Pondok Pesantren Daarul Ukhuwwah Putri

Hanya Tulang Rusuk

ia
tak
lagi ‘hanya’ tulang rusuk
Ia lahir sebagai tulang rusuk, untuk dilindungi dan disayangi—bukan untuk memikul, tapi mendampingi. Namun takdir kerap menulis ulang peran. Bahwa hidup tak selalu seperti skenario yang dibayangkan, ia menjelma dari tulang rusuk menjadi tulang punggung—penyangga beban yang tak ringan.
Kita mengenalnya sebagai ibu rumah tangga, tapi juga buruh cuci, single parent, tukang sapu jalanan, pedagang sayur, TKW di negeri orang, hingga wanita karir dengan setelan rapi dan langkah cepat. Ia bukan sekadar mencari nafkah. Ia bertarung untuk keberlangsungan hidup orang-orang yang ia cintai. Di waktu yang sama pula ia harus belajar membagi waktu, memisah antara air mata di dapur dan senyum di depan anak.
Ketika suami pergi—oleh ajal atau keadaan—tak ada waktu untuk jatuh. Ia menjadi segalanya bagi anak-anaknya: ibu, ayah, pelindung, sekaligus pejuang yang tak membawa pedang. Hari-harinya dimulai sebelum fajar dan diakhiri jauh setelah semua lampu rumah padam. Ia berperan ganda, namun tetap harus utuh. Menyulap satu tubuh menjadi dua: satu untuk rumah, satu untuk dunia luar.
“Women are half of the world’s population, do two-thirds of the work, get one-tenth of the income, and are the owners of one per cent of the property.”
—Krishna Ahooja-Patel, aktivis dan diplomat perempuan.
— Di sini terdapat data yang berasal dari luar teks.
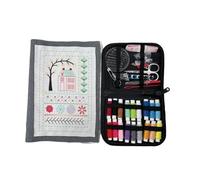 Eterspr Libro da Ricamo Fai da Te, Libro di Punti, Adatto a Chi Impara Il Ricamo, Viene Fornito con un Kit da Cucito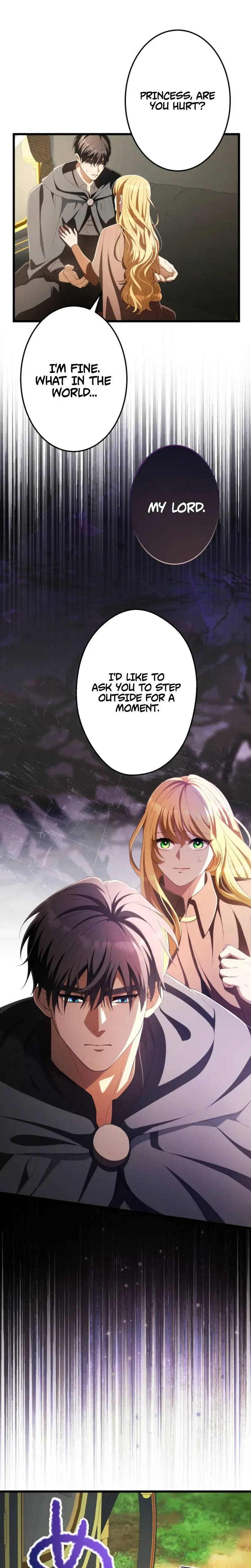 A Savage Proposal Chapter 110 - Page 8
Kutipan itu bukan sekadar catatan sejarah. Ia masih hidup—terasa makin nyata hari ini.
Realitas berbicara dengan caranya sendiri: partisipasi perempuan dalam dunia kerja
semakin tinggi. Dunia memang memberi ruang, tapi kenyataannya sering bukan soal cita-cita, melainkan keterpaksaan; terdorong oleh keadaan.
Bagi mereka yang berpendidikan rendah, bekerja adalah upaya bertahan. Bagi yang berpendidikan tinggi, karir menjadi lahan aktualisasi. Tapi apa pun alasannya, beban tetap sama: menjadi dua dalam satu tubuh.
Mereka menyumbang pendapatan, menutup kekurangan, membayar pendidikan anak, menopang ekonomi keluarga. Tapi dampaknya tak selalu tampak: stres yang dipendam, lelah yang tak diakui, dan perasaan bersalah karena waktu bersama keluarga tergerus dalam irama pekerjaan yang tak kunjung usai.
Dalam sebuah laporan, Riskesdas 2022 menuliskan angka: 63,1% ibu rumah tangga yang bekerja informal mengalami kecemasan atau depresi, terutama yang berpenghasilan rendah. Di tempat lain, American Psychological Association mencatat 57% ibu bekerja di AS mengalami stres tinggi karena harus menyeimbangkan peran ganda. Angka-angka itu bukan sekadar data. Bukan juga air mata. Tapi kadang, ia cukup untuk menggambarkan betapa rapuhnya tubuh yang terlihat tegar.
Mereka manusia biasa yang dipaksa jadi luar biasa. Bukan karena ingin kuat, tapi karena tak punya pilihan lain. Maka empati tak cukup. Perempuan membutuhkan dukungan nyata: akses pendidikan, pelatihan, waktu istirahat, pasangan yang mau berbagi beban, serta ruang untuk menjadi dirinya sendiri.
Hari ini, banyak perempuan memanggul dunia di punggungnya. Tanpa sorotan. Tanpa tepuk tangan. Mereka tidak bertanya kenapa harus bekerja, mereka hanya bertanya: siapa lagi kalau bukan aku?
Dan di titik itulah, tulang rusuk berubah menjadi tulang punggung. Bukan karena ingin. Tapi karena tak ada jalan lain.